RDC/Immunités et impunité : »un vote parlementaire sur les immunités ne peut déroger au principe de la non-rétroactivité sur les délits commis avant l’entrée en fonction parlementaire »(Prof Banyaku)

Le récent refus par vote de la plénière du sénat sur la question de la levée des immunités parlementaires du sénateur Augustin Matata Ponyo en réponse à la demande du Procureur Général près la cour constitutionnelle a alimenté une polémique autour de son applicabilité légale au moment où la RDC se veut être un État de droit.

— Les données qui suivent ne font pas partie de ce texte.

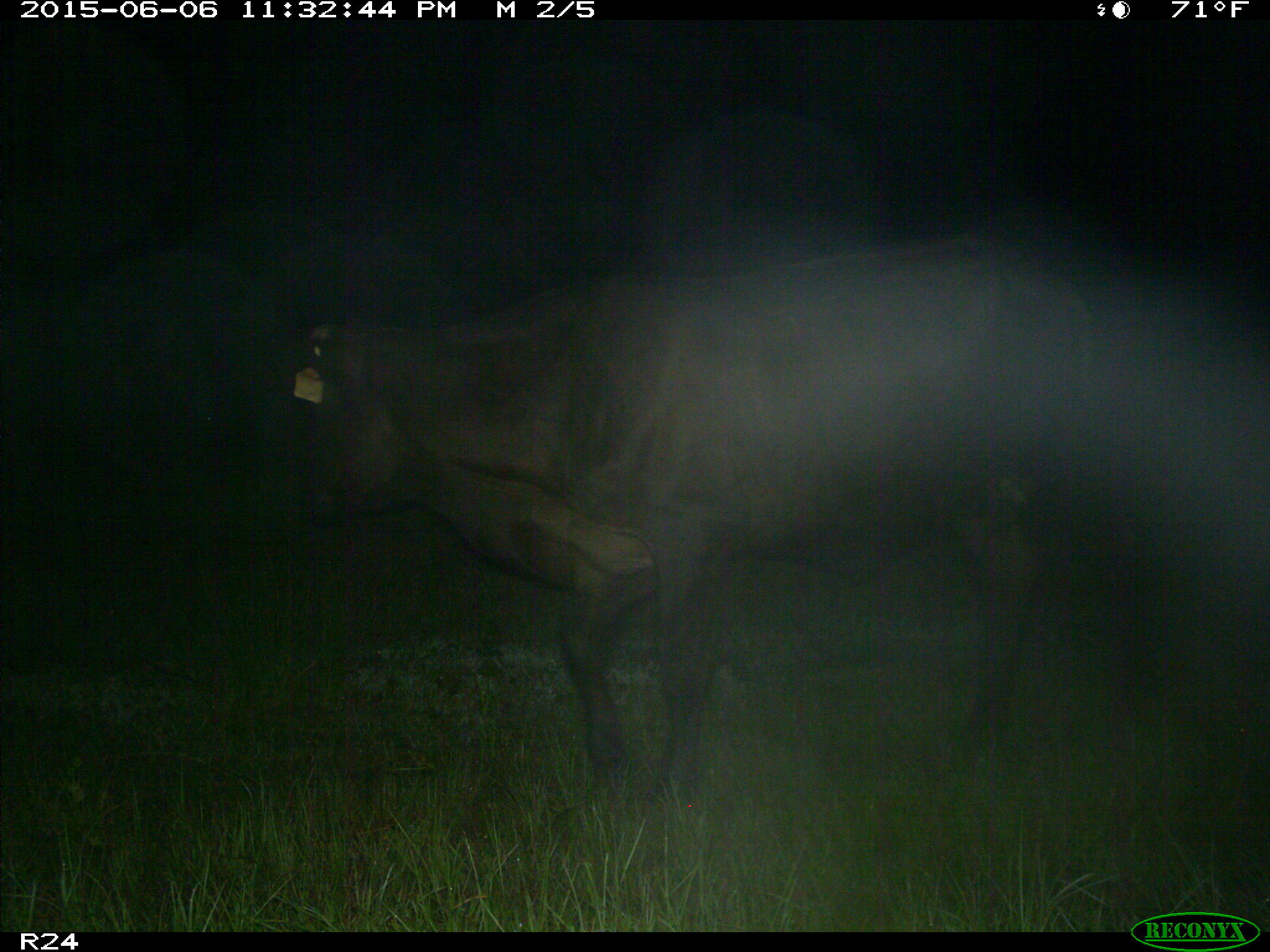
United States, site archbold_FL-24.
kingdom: Animalia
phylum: Chordata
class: Mammalia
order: Artiodactyla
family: Bovidae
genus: Bos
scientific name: Bos taurus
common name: domestic cow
Bos taurus (domestic cow).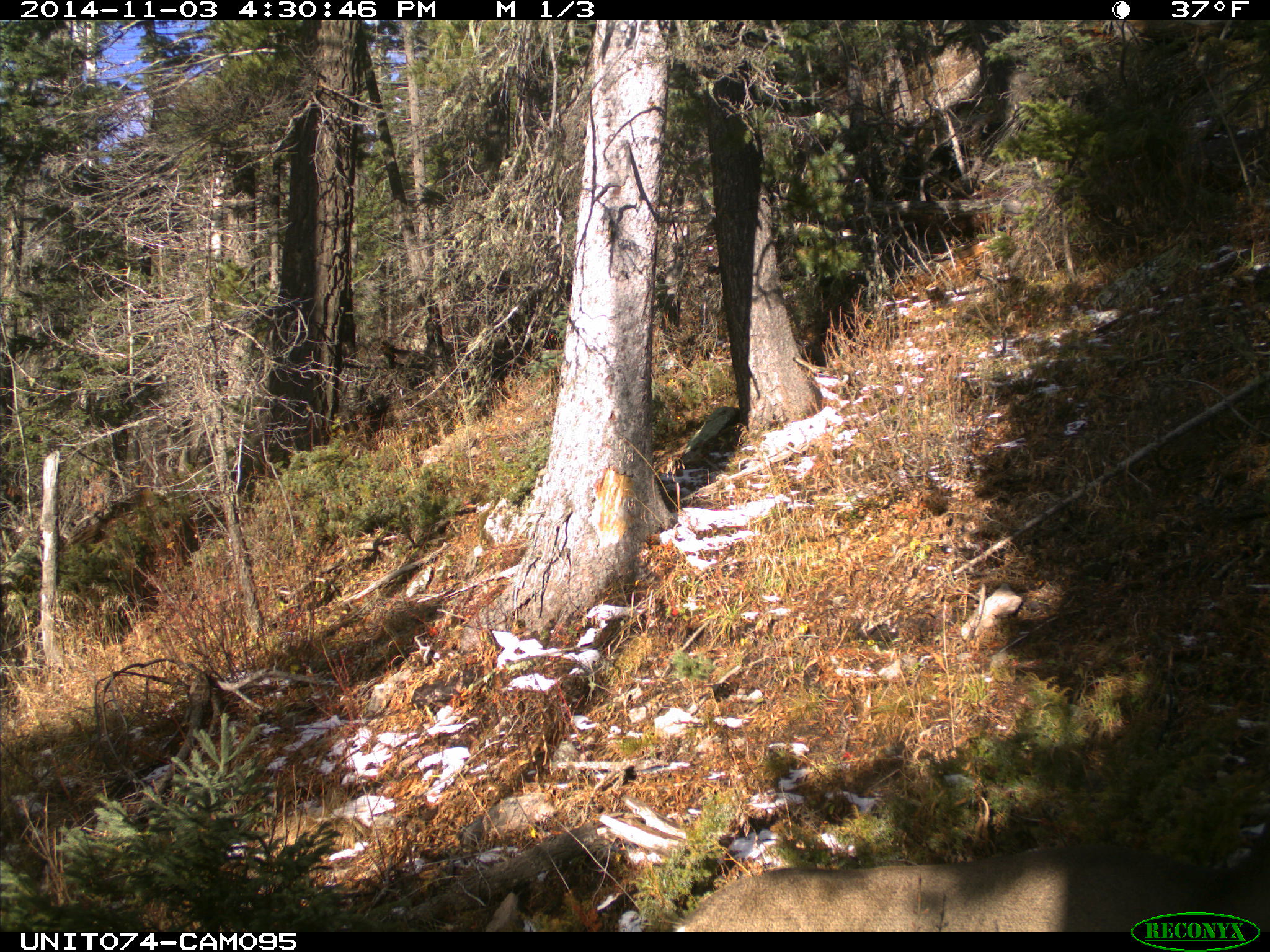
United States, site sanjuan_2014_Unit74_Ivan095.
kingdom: Animalia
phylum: Chordata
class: Mammalia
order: Artiodactyla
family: Cervidae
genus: Odocoileus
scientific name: Odocoileus hemionus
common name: mule deer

L’opinion publique congolaise décèle une impunité systématique du fait que certains parlementaires aujourd’hui en conflits avec la justice pour des faits antérieures à leurs mandats risquent de rester « quasi intouchables ».

Dans une interview exclusive accordée à Bivcongo.net, le Professeur Eugène Banyaku Luape Epotu, ancien membre de la cour constitutionnelle, revient sur la différence entre un vote parlementaire lié à la fonction législative ou celle du contrôle parlementaire et un vote survenu à l’examen d’une question administrative comme celle relative à l’attribut des immunités parlementaires, »…si la plénière assume la plénitude de sa fonction législative ou celle du contrôle parlementaire, elle ne peut en être de même sur des autres actes d’expression parlementaire comme la validité du Règlement Intérieur lorsque celui-ci comporte des dispositions relevées être en violation à la Constitution et contraires au principe intrinsèque de la non-rétroactivité de la loi, ou contraires aux principes administratifs consacrés et dont le Conseil d’État en est la juridiction appropriée » a-t-il indiqué

Sur le sujet à polémique (Dossier Matata Ponyo), le Professeur Eugène Banyaku évoque le principe de la non-rétroactivité, « Dans le cas d’espèce, un vote parlementaire sur la couverture des immunités du sénateurs ou du député ne peut déroger au principe de la non-rétroactivité de tout acte législatif ou règlementaire sur les faits délictueux commis avant son entrée en fonction parlementaire. Car, au moment de la commission des faits infractionnels, le parlementaire jouissait de mêmes droits politiques, socio-économiques et juridiques que tous les citoyens. Donc, son passage à un statut de privilège de juridiction ne le soustrait pas de poursuites sur des infractions antérieures au moment de leur commission » a-t-il rappelé

Et de poursuivre,
« …en outre, la société n’accorde pas un statut d’immunité pour déroger à la norme d’égalité des citoyens devant la loi ni au principe de la non-rétroactivité de la loi sur des faits délictueux par les auteurs dont les victimes sont encore en attente de réparation. Ainsi, au moment antérieur de la commission de l’infraction par le parlementaire ne l’exonère pas de poursuites judiciaires par le fait de son bénéfice d’immunité de fonction ou de siège acquis ultérieurement. A ce sujet précis, le droit parlementaire qui tire sa source principalement du règlement intérieur régissant les pratiques parlementaires et émergeant du droit administratif classique, ne peut ériger les règles du droit opposées à celle de ce dernier. Ainsi, hormis les questions liées à la fonction législative et celle du contrôle parlementaire, toute autre matière administrative ne peut déroger aux principes généraux de droit » a-t-il renchérit en conclusion.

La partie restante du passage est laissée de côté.